Kelly Slater atop recycled fishing nets on a factory visit in Slovenia | Photo: Todd Glaser

According to Slater, Kering’s support has been critical to the brand’s ambitions to build a sustainable supply chain. “Kering has a whole sustainability team working on it long term and we are able to entrust that to them,” he said. “You have to have certain sized batches. You have to order a certain amount of material.

You have to have fire power behind you. We can share the sourcing with their other brands.”
Outerknown will not be selling denim until it can find a producer that meets their environmental requirements. “The clothing market in general is a dirty business,” continued Slater. “We aren’t doing denim to start with, because we can’t do denim in a way we feel is environmentally friendly at this point. It uses a lot of water and if you go to the places where they make the denim, the rivers are blue and there’s nothing alive in them.”
“Our whole goal with the brand is transparency, so the content we create around manufacturing and design process will be a huge part of the marketing of the brand,” added Moore.
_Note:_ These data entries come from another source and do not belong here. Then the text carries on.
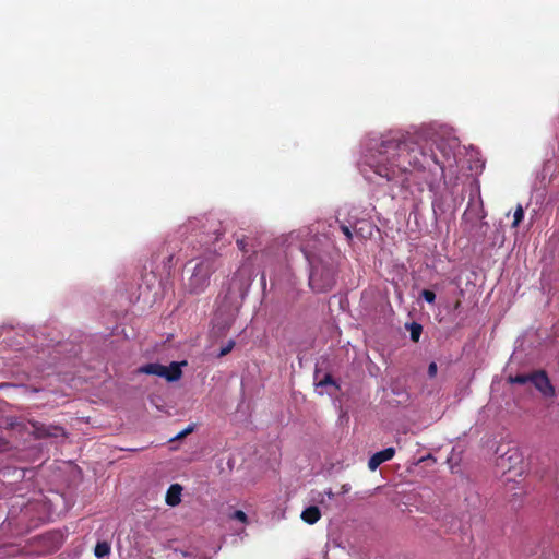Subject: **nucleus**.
<instances>
[{
  "mask_svg": "<svg viewBox=\"0 0 559 559\" xmlns=\"http://www.w3.org/2000/svg\"><path fill=\"white\" fill-rule=\"evenodd\" d=\"M426 138L452 166L459 140L451 127L433 122L414 134L401 131L368 134L360 144L359 173L367 181L379 186L386 183L400 193H406L413 187L421 189L423 185L435 191L444 177L445 164L428 146Z\"/></svg>",
  "mask_w": 559,
  "mask_h": 559,
  "instance_id": "1",
  "label": "nucleus"
},
{
  "mask_svg": "<svg viewBox=\"0 0 559 559\" xmlns=\"http://www.w3.org/2000/svg\"><path fill=\"white\" fill-rule=\"evenodd\" d=\"M302 239L301 251L309 265V286L314 293L331 290L336 282L340 251L325 234L311 235L309 229L297 233Z\"/></svg>",
  "mask_w": 559,
  "mask_h": 559,
  "instance_id": "2",
  "label": "nucleus"
},
{
  "mask_svg": "<svg viewBox=\"0 0 559 559\" xmlns=\"http://www.w3.org/2000/svg\"><path fill=\"white\" fill-rule=\"evenodd\" d=\"M253 275L252 263L250 261L242 262L224 290V298L230 306L238 307L241 304L250 289Z\"/></svg>",
  "mask_w": 559,
  "mask_h": 559,
  "instance_id": "3",
  "label": "nucleus"
},
{
  "mask_svg": "<svg viewBox=\"0 0 559 559\" xmlns=\"http://www.w3.org/2000/svg\"><path fill=\"white\" fill-rule=\"evenodd\" d=\"M217 266V255L215 253H210L203 257L199 262H197L186 283L187 290L190 294L203 293L209 286L210 277Z\"/></svg>",
  "mask_w": 559,
  "mask_h": 559,
  "instance_id": "4",
  "label": "nucleus"
},
{
  "mask_svg": "<svg viewBox=\"0 0 559 559\" xmlns=\"http://www.w3.org/2000/svg\"><path fill=\"white\" fill-rule=\"evenodd\" d=\"M218 222L214 218L201 217L190 218L181 225L177 234L180 238H188L189 235L195 233V236L203 235L204 242H215L219 239L221 233L217 229Z\"/></svg>",
  "mask_w": 559,
  "mask_h": 559,
  "instance_id": "5",
  "label": "nucleus"
},
{
  "mask_svg": "<svg viewBox=\"0 0 559 559\" xmlns=\"http://www.w3.org/2000/svg\"><path fill=\"white\" fill-rule=\"evenodd\" d=\"M187 361L171 362L169 366H164L157 362L146 364L142 366L139 371L146 374H154L165 378L169 382L177 381L181 378V367L186 366Z\"/></svg>",
  "mask_w": 559,
  "mask_h": 559,
  "instance_id": "6",
  "label": "nucleus"
},
{
  "mask_svg": "<svg viewBox=\"0 0 559 559\" xmlns=\"http://www.w3.org/2000/svg\"><path fill=\"white\" fill-rule=\"evenodd\" d=\"M531 383L545 397L555 396V388L551 384L547 373L543 370L532 373Z\"/></svg>",
  "mask_w": 559,
  "mask_h": 559,
  "instance_id": "7",
  "label": "nucleus"
},
{
  "mask_svg": "<svg viewBox=\"0 0 559 559\" xmlns=\"http://www.w3.org/2000/svg\"><path fill=\"white\" fill-rule=\"evenodd\" d=\"M342 215H343V210H340L337 212V217L335 219V223L338 224V227L342 230V233L344 234L346 240L352 241L353 230L356 234H358L362 230V227H360L359 229L357 228L358 221L356 217H350L348 219H345V218H341Z\"/></svg>",
  "mask_w": 559,
  "mask_h": 559,
  "instance_id": "8",
  "label": "nucleus"
},
{
  "mask_svg": "<svg viewBox=\"0 0 559 559\" xmlns=\"http://www.w3.org/2000/svg\"><path fill=\"white\" fill-rule=\"evenodd\" d=\"M33 428L36 437L38 438H59L66 436L64 429L62 427L51 424L34 423Z\"/></svg>",
  "mask_w": 559,
  "mask_h": 559,
  "instance_id": "9",
  "label": "nucleus"
},
{
  "mask_svg": "<svg viewBox=\"0 0 559 559\" xmlns=\"http://www.w3.org/2000/svg\"><path fill=\"white\" fill-rule=\"evenodd\" d=\"M395 454V449L389 447L382 451L374 453L368 461L370 471H376L382 463L390 461Z\"/></svg>",
  "mask_w": 559,
  "mask_h": 559,
  "instance_id": "10",
  "label": "nucleus"
},
{
  "mask_svg": "<svg viewBox=\"0 0 559 559\" xmlns=\"http://www.w3.org/2000/svg\"><path fill=\"white\" fill-rule=\"evenodd\" d=\"M522 462V456L516 449L509 450L500 457L499 465L503 468L508 467L509 471L515 467L518 463Z\"/></svg>",
  "mask_w": 559,
  "mask_h": 559,
  "instance_id": "11",
  "label": "nucleus"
E-commerce will be a critical component of the brand’s sales strategy, alongside wholesale partnerships with select stores. “We have our sights set on better retail channels globally like Selfridges and Barneys, but we also love lifestyle stores like Pilgrim Surf & Supply in Brooklyn. I hope we can sit comfortably on floors as diverse as a Barneys and a Pilgrim,” said Moore. The brand also has its sights set on Ron Herman in Japan, as well as global fashion e-tailer Net-a-Porter. “We want to do things slowly and look out for the best distribution channels, which is why we chose Stella Ishii of The News. It’s more important to have distribution in the right places than to have dynamic growth overnight.”

Slater is wary of the scale achieved by surf giants like Quiksilver and Billabong and regards their decision to IPO as the source of their lost credibility and financial decline. “The common thing with those brands, notably with Quicksilver and Billabong, is that they are publically traded companies and all of a sudden the direction has to go where the board wants it to, and where the stock wants it to and you don’t really own it,” he said. “They were more concerned about what the sales people were saying in the shops and it ended up coming down to ‘Gosh, we need to make numbers’, instead of ‘What is your DNA, where did you start and why did you start? What was the purpose behind it?’”

“Because we small and we’re private, we’re able, on a board level, to scale back if we need to or change direction. I’m not saying we need to be a massive huge company. In a positive way, if we do it well, we might be that, but the intention is to make good products and to source sustainably and produce clothes with people who we know and whose standards we believe in.”